• WORK TASK A:
In the Horses & Autism page, write out everything from "Our programs are" down to "inside the arena.", substituting "barn" for "arena".
• WORK TASK B:
According to the Horses & Autism page, who taught the method used in the programs?

Horses & Autism

Our programs are designed for therapy, both, for the parent and family members and the child on the autism spectrum. The method we use was taught by Rupert Isaacson, author and producer of the film and book titled The Horse Boy. Through his training and support, we are certified in the “Horse Boy Method” which encourages participation by the entire family.

Many children on the spectrum benefit from sensory therapies. The horse, itself, can be an excellent therapist and the ranch environment is very therapeutic. Smaller children often love to spend extended periods of time lying full length on the horses back. They may derive great comfort from this, and stimming often stops in this situation. During the summer, we do this outside while the horse is grazing; if we have inclement weather, we try and duplicate the same environment inside the arena.

The benefits of direct skin to hair contact with the moving horse are enormous!!

The physical sensation is both calming and engaging. When riding, the rocking motion of the horses body apparently causes the child’s learning receptors to open and causes the body to produce oxytocin, the feel good hormone.

• DATASET:
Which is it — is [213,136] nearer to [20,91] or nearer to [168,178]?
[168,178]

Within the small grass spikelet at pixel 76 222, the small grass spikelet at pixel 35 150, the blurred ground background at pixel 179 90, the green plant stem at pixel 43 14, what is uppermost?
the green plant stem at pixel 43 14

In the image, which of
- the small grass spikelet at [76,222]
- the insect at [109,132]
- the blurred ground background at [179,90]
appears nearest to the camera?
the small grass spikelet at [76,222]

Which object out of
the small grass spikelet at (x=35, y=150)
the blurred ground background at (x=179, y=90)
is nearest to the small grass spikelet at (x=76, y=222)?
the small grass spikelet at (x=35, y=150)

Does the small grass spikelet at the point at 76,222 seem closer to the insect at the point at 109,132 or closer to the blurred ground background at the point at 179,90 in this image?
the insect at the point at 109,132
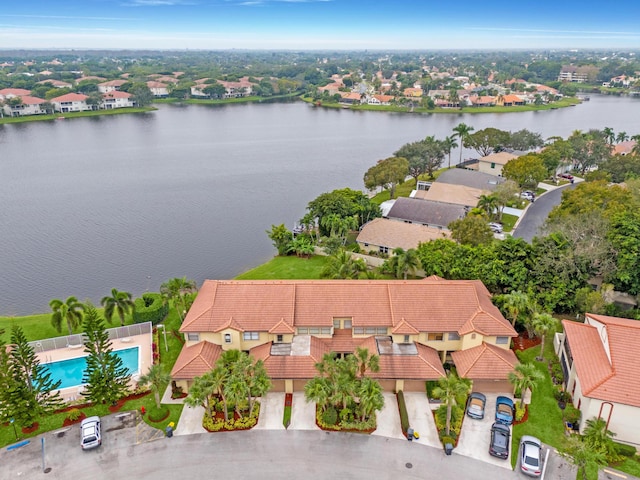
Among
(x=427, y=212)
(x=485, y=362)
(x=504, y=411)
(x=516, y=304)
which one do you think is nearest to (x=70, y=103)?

--

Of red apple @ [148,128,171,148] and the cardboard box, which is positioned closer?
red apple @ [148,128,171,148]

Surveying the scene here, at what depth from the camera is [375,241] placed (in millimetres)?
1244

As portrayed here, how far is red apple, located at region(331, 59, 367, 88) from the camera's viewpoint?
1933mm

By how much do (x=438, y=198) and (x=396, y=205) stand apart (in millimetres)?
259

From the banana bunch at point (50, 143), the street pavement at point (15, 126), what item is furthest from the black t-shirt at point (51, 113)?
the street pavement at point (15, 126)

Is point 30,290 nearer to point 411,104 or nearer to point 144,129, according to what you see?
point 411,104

• ANSWER SPACE A:
Our programs are designed for therapy, both, for the parent and family members and the child on the autism spectrum. The method we use was taught by Rupert Isaacson, author and producer of the film and book titled The Horse Boy. Through his training and support, we are certified in the “Horse Boy Method” which encourages participation by the entire family.

Many children on the spectrum benefit from sensory therapies. The horse, itself, can be an excellent therapist and the ranch environment is very therapeutic. Smaller children often love to spend extended periods of time lying full length on the horses back. They may derive great comfort from this, and stimming often stops in this situation. During the summer, we do this outside while the horse is grazing; if we have inclement weather, we try and duplicate the same environment inside the barn.

• ANSWER SPACE B:
Rupert Isaacson, author and producer of the film and book titled The Horse Boy.